While some businesses are closing their doors for good, hit hard by the COVID-19 pandemic, others are opening. At 7502 ½ Madison St., a brand-new art gallery has set up shop. Owned by Sarah O’Neill, it’s called Sarah O Gallery, and it features O’Neill’s own artwork and that of local artists.
In fact, when O’Neill was moving into the gallery one day, Demar Brown, a Forest Park resident, walked by and they started talking. He said he was an artist. When he showed O’Neill some of his works, she agreed to hang them up in her gallery. She’s currently also featuring work by an Elmhurst artist, Maureen McCormick. And she’s open to meeting more artists from the community.
“My vision is to use this space to represent artists from the area,” O’Neill said. “This gallery is unfolding. It’s a work in progress.”
Holding evening classes is another plan O’Neill has for the space. “I’d like to do them in the dead of winter, when there’s nothing else to do,” she said, and she’s thinking of possibly holding classes or workshops for teenagers, who might not have the same artistic outlet they did prior to COVID-19 shutdowns of schools.

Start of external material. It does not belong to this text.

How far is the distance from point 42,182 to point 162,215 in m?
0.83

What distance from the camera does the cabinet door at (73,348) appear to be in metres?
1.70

She’s also considering hosting Friday night open houses for the community.
Sarah’s own artistic endeavors originally focused on photography, which she has printed in calendars and on glass, creating vibrant works of art. A few years ago, she began delving into mixed media “in earnest,” she said. A self-taught artist, her work tends to end up being nature oriented. “You’ll see a lot of sunsets and water,” O’Neill said. She has a piece in the gallery called “Ice.”
O’Neill acknowledged that opening an art gallery in the midst of a pandemic perhaps isn’t the normal course of business, but she “wanted to get out of the basement” where she’d been doing most of her work.
“I wanted an opportunity to connect with a community; art makes connection possible,” said O’Neill. “And I wanted to create an interesting space people can go to. I have a lot of ideas and I’m open to how things will evolve naturally. Maybe that sounds naïve. But it feels right.” With a year lease, she said there will be enough time to see how things go.
“Right now, I’m having a good time,” she said. “This is a project of joy.”
O’Neill is hosting a grand opening celebration on Thursday, Oct. 22 at 4 p.m. The gallery will be open from Oct. 22 through Oct. 25 from 4 to 7 p.m., and after that from 12 to 6 p.m., Thursday through Saturday.